The Chemistry Prize Committee for 1983/4 has unanimously chosen the following three candidates to equally share the award:
Herbert S, Gutowsky
University of Illinois at Urbana
Urbana, Illinois, USA
for his pioneering work in the development and applications of nuclear magnetic resonance spectroscopy in chemistry
Harden M. McConnell
Stanford University California
Stanford, California, USA
for his studies of the electronic structure of molecules through paramagnetic resonance spectroscopy and for the introduction and biological applications of spin label techniques.
John S. Waugh
Massachusetts Institute of Technology
Cambridge, Massachusetts, USA
for his fundamental theoretical and experimental contributions to high resolution nuclear magnetic resonance spectroscopy in solids.
Magnetic resonance spectroscopy has made a singular contribution to chemistry in theory, structure and dynamics of molecules in liquids and solids. This is reflected in the choice of the recipients of the Wolf Prize in Chemistry for 1983/84.
Professor Herbert S. Gutowsky was the first to apply the nuclear magnetic resonance method to chemical research. His experimental and theoretical work on the chemical shift effect and its relation to molecular structure has provided the chemist with working tools to study molecular conformation and molecular interactions in solutions. Gutowsky´s pioneering work on the spin-spin coupling effect developed this phenomenon into a 'finger print' method for the identification and characterization of organic compounds. He was also the first to observe the effect of dynamic processes on the lineshape of high resolution nuclear magnetic resonance spectra, and exploited it for the studies of hindered rotation in molecules, Simultaneously with others he discovered the effect of the scalar and dipolar interaction with unpaired electrons in solutions of paramagnetic ions.
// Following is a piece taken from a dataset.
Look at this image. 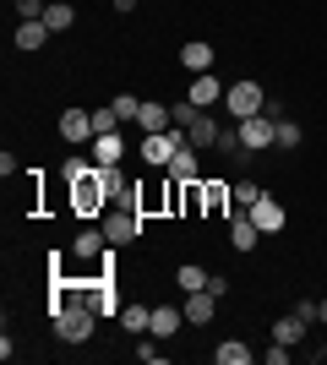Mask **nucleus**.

Professor Harden M. McConnell recognized that the discovery of nuclear hyperfine interactions in aromatic free radicals represented a major breakthrough in the study of the electronic structure of unsaturated hydrocarbons. His theoretical and experimental studies of nuclear hyperfine interactions in such compounds showed conclusively that this interaction gave a measure of the unpaired electron spin densities on the carbon atoms. McConnell´s theoretical and experimental investigations of the anisotropic nuclear hyperfine interaction laid a firm foundation for the analysis of the paramagnetic resonance spectra of organic free radicals in. molecular crystals. His work also provided the first experimental demonstration of
a negative spin density at a proton. Finally, McConnell realized that certain nitroxide free radicals had the potential of providing labels for studying molecular motions. His introduction of 'spin labels' has led to a deep understanding of such motions, and to extensive applications in many biological systems of great interest.
Professor John S. Waugh extended the use of high resolution nuclear magnetic resonance spectroscopy from liquids to solids. He succeeded to sharpen the spectrum in solids, which is naturally broad and diffuse, by effectively averaging the spin Hamiltonian, using special combinations of externally oscillating fields. His studies have significantly deepened the physical and theoretical insights into the nature of the spin Hamiltonian and its role in nuclear magnetic resonance. In particular his method for enhancing the signal of diluted spins in the presence of abundant ones became extremely useful for carbon thirteen nuclear magnetic resonance in organic solids, where polarization transfer from the abundant protons to the rare carbon spins occurs, while at the same time broadening effects are eliminated.